** BEGIN **

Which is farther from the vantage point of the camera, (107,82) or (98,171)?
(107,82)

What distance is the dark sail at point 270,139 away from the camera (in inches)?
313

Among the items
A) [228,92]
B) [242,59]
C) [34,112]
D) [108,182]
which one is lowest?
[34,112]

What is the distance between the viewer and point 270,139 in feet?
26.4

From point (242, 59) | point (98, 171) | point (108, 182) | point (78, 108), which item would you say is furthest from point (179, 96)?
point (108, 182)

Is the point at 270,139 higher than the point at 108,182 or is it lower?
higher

** END **

## Work to be completed
Please copy out every one of the records above word for word, without changing anything.

## Solution to the problem
Which is farther from the vantage point of the camera, (107,82) or (98,171)?
(107,82)

What distance is the dark sail at point 270,139 away from the camera (in inches)?
313

Among the items
A) [228,92]
B) [242,59]
C) [34,112]
D) [108,182]
which one is lowest?
[34,112]

What is the distance between the viewer and point 270,139 in feet?
26.4

From point (242, 59) | point (98, 171) | point (108, 182) | point (78, 108), which item would you say is furthest from point (179, 96)?
point (108, 182)

Is the point at 270,139 higher than the point at 108,182 or is it lower?
higher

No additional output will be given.